Data for this exercise =>
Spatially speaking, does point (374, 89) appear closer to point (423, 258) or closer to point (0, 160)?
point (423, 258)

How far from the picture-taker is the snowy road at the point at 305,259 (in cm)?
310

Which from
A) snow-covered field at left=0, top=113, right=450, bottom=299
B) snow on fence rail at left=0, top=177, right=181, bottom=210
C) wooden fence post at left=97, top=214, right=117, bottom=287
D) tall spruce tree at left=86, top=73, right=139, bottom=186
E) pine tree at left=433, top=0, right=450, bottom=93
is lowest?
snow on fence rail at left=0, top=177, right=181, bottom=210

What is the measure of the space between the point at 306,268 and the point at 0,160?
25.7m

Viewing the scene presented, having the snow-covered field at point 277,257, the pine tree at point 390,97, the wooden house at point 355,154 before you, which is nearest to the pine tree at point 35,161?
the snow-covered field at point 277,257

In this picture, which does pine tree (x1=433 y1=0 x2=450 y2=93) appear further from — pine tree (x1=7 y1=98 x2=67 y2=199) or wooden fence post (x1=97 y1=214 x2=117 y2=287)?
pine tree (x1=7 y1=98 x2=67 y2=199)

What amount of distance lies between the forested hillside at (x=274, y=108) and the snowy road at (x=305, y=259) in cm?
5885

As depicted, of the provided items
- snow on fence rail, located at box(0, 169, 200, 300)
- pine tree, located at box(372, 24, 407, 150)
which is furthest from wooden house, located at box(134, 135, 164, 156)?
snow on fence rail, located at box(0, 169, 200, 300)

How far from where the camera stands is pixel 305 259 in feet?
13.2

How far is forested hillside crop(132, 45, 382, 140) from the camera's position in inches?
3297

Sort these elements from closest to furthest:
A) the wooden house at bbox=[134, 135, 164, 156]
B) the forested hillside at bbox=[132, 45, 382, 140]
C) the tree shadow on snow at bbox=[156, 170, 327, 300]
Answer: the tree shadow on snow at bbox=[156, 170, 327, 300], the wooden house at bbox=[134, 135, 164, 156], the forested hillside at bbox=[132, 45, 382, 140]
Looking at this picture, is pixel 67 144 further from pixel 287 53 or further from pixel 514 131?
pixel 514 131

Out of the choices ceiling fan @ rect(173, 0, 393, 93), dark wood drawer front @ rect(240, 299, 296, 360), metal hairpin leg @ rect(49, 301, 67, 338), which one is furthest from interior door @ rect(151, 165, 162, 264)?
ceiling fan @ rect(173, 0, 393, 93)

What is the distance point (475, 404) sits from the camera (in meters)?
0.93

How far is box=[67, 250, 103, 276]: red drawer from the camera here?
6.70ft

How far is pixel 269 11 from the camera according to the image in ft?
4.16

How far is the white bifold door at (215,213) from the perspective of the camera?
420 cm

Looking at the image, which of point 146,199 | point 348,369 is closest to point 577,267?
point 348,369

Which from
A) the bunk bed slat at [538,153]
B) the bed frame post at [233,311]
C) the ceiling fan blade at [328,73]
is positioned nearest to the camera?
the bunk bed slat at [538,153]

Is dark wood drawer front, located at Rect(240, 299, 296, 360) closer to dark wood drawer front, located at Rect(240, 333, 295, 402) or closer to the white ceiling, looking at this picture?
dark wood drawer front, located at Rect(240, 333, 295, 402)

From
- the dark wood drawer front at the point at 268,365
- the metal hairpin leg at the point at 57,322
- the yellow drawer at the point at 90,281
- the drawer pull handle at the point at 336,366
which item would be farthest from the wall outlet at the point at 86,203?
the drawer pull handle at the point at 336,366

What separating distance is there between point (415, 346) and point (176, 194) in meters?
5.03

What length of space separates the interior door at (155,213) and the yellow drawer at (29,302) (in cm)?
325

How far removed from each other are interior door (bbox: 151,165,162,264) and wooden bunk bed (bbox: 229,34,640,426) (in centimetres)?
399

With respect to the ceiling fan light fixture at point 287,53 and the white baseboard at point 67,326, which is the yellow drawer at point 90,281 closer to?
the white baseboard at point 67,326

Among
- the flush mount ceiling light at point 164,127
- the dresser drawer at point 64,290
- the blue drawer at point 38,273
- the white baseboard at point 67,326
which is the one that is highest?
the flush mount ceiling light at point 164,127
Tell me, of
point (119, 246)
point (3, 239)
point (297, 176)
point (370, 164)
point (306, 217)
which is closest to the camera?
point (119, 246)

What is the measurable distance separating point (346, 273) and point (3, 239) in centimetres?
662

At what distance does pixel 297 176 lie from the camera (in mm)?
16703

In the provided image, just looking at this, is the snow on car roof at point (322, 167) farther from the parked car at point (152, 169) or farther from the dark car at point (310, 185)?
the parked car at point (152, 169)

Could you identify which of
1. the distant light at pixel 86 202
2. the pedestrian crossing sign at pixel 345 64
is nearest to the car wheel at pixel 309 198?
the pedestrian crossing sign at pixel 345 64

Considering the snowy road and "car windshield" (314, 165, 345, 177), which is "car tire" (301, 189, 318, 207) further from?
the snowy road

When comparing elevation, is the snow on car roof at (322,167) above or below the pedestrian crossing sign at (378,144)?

Stated exercise => Copy every one of these records word for word, with nothing changed.

Task answer =>
Spatially speaking, does point (374, 89) appear closer to point (423, 258) or closer to point (0, 160)?
point (423, 258)

How far from the picture-taker is the snowy road at the point at 305,259 (in cm)?
310

Which from
A) snow-covered field at left=0, top=113, right=450, bottom=299
B) snow on fence rail at left=0, top=177, right=181, bottom=210
C) wooden fence post at left=97, top=214, right=117, bottom=287
D) tall spruce tree at left=86, top=73, right=139, bottom=186
E) pine tree at left=433, top=0, right=450, bottom=93
is lowest?
snow on fence rail at left=0, top=177, right=181, bottom=210

What is the measure of the space between the point at 306,268 and the point at 0,160?
25.7m

Viewing the scene presented, having the snow-covered field at point 277,257, the pine tree at point 390,97, the wooden house at point 355,154 before you, which is nearest to the pine tree at point 35,161?
the snow-covered field at point 277,257

In this picture, which does pine tree (x1=433 y1=0 x2=450 y2=93) appear further from — pine tree (x1=7 y1=98 x2=67 y2=199) or wooden fence post (x1=97 y1=214 x2=117 y2=287)?
pine tree (x1=7 y1=98 x2=67 y2=199)

What amount of distance lies between the forested hillside at (x=274, y=108) and the snowy road at (x=305, y=259) in cm?
5885

As depicted, of the provided items
- snow on fence rail, located at box(0, 169, 200, 300)
- pine tree, located at box(372, 24, 407, 150)
which is furthest from wooden house, located at box(134, 135, 164, 156)?
snow on fence rail, located at box(0, 169, 200, 300)

How far from where the camera stands is pixel 305 259 in feet?
13.2

How far is forested hillside crop(132, 45, 382, 140) from the camera's position in inches?
3297

Sort these elements from closest to furthest:
A) the wooden house at bbox=[134, 135, 164, 156]
B) the forested hillside at bbox=[132, 45, 382, 140]
C) the tree shadow on snow at bbox=[156, 170, 327, 300]
Answer: the tree shadow on snow at bbox=[156, 170, 327, 300], the wooden house at bbox=[134, 135, 164, 156], the forested hillside at bbox=[132, 45, 382, 140]
Looking at this picture, is pixel 67 144 further from pixel 287 53 or further from pixel 514 131?
pixel 514 131

Out of the choices ceiling fan @ rect(173, 0, 393, 93), dark wood drawer front @ rect(240, 299, 296, 360), metal hairpin leg @ rect(49, 301, 67, 338), which one is furthest from interior door @ rect(151, 165, 162, 264)?
ceiling fan @ rect(173, 0, 393, 93)

What is the distance point (475, 404) sits from the camera (in meters)?
0.93

How far is box=[67, 250, 103, 276]: red drawer from the camera here?
6.70ft

How far is pixel 269 11 from the camera according to the image in ft?
4.16

How far is the white bifold door at (215,213) from the perspective of the camera?
420 cm

Looking at the image, which of point 146,199 | point 348,369 is closest to point 577,267?
point 348,369

Which from
A) the bunk bed slat at [538,153]
B) the bed frame post at [233,311]
C) the ceiling fan blade at [328,73]
is positioned nearest to the camera?
the bunk bed slat at [538,153]

Is dark wood drawer front, located at Rect(240, 299, 296, 360) closer to dark wood drawer front, located at Rect(240, 333, 295, 402) or closer to the white ceiling, looking at this picture?
dark wood drawer front, located at Rect(240, 333, 295, 402)

From
- the dark wood drawer front at the point at 268,365
- the metal hairpin leg at the point at 57,322
- the yellow drawer at the point at 90,281
- the drawer pull handle at the point at 336,366
which item would be farthest from the wall outlet at the point at 86,203?
the drawer pull handle at the point at 336,366

What separating distance is there between point (415, 346) and point (176, 194) in meters?
5.03

What length of space separates the interior door at (155,213) and the yellow drawer at (29,302) (in cm)?
325

How far removed from each other are interior door (bbox: 151,165,162,264) and wooden bunk bed (bbox: 229,34,640,426) (in centimetres)?
399

With respect to the ceiling fan light fixture at point 287,53 and the white baseboard at point 67,326, which is the yellow drawer at point 90,281 closer to?
the white baseboard at point 67,326

Among
- the flush mount ceiling light at point 164,127
- the dresser drawer at point 64,290
- the blue drawer at point 38,273
- the white baseboard at point 67,326
which is the one that is highest?
the flush mount ceiling light at point 164,127
Tell me, of
point (119, 246)
point (3, 239)
point (297, 176)
point (370, 164)
point (306, 217)
which is closest to the camera?
point (119, 246)

What is the measurable distance separating point (346, 273) and point (3, 239) in centimetres?
662

At what distance does pixel 297 176 lie from the camera (in mm)?
16703

In the provided image, just looking at this, is the snow on car roof at point (322, 167) farther from the parked car at point (152, 169) or farther from the dark car at point (310, 185)?
the parked car at point (152, 169)

Could you identify which of
1. the distant light at pixel 86 202
2. the pedestrian crossing sign at pixel 345 64
is nearest to the car wheel at pixel 309 198?
the pedestrian crossing sign at pixel 345 64

Considering the snowy road and "car windshield" (314, 165, 345, 177), which is "car tire" (301, 189, 318, 207) further from?
the snowy road

When comparing elevation, is the snow on car roof at (322,167) above or below the pedestrian crossing sign at (378,144)?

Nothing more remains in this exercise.